◆ Data listing
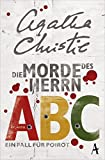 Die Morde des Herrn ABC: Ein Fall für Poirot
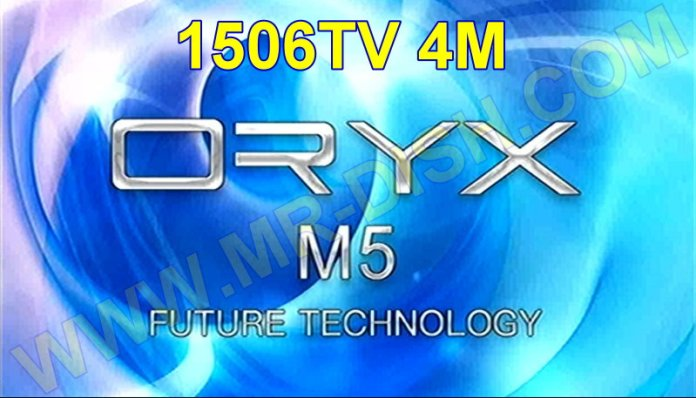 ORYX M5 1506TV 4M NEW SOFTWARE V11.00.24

==

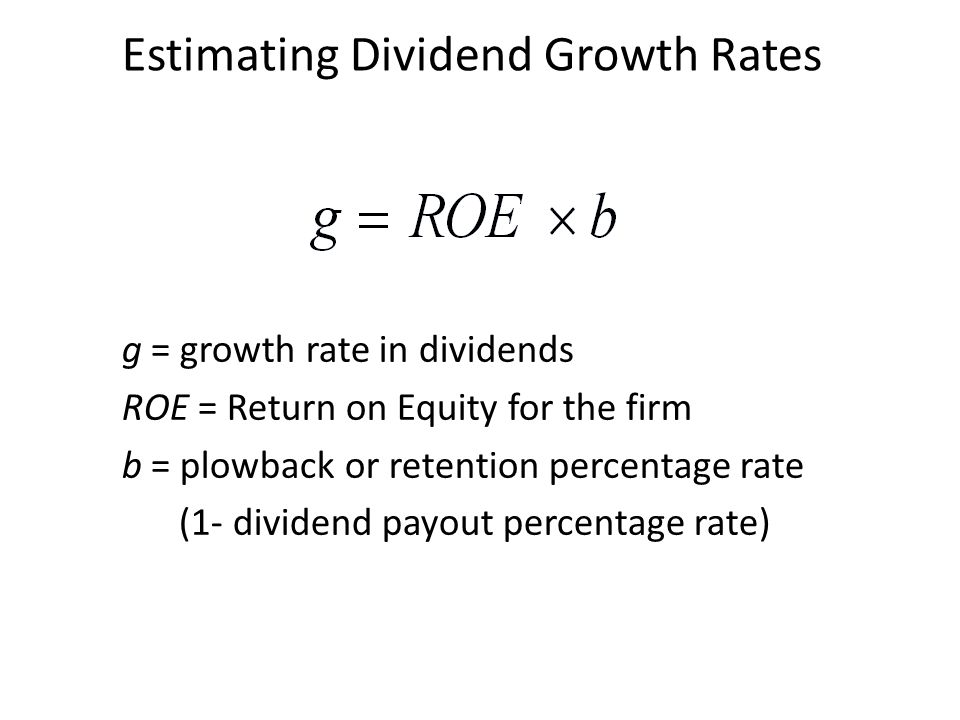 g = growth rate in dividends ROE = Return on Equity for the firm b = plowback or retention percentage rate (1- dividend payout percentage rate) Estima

◆ What is being asked
Out of the records above, set down only the lines from the one that contains "Die Morde des Herrn ABC: Ein Fall für Poirot" through the one that contains "ORYX M5 1506TV 4M NEW SOFTWARE V11.00.24", unchanged and without the pictures.

◆ Solution
 Die Morde des Herrn ABC: Ein Fall für Poirot
 ORYX M5 1506TV 4M NEW SOFTWARE V11.00.24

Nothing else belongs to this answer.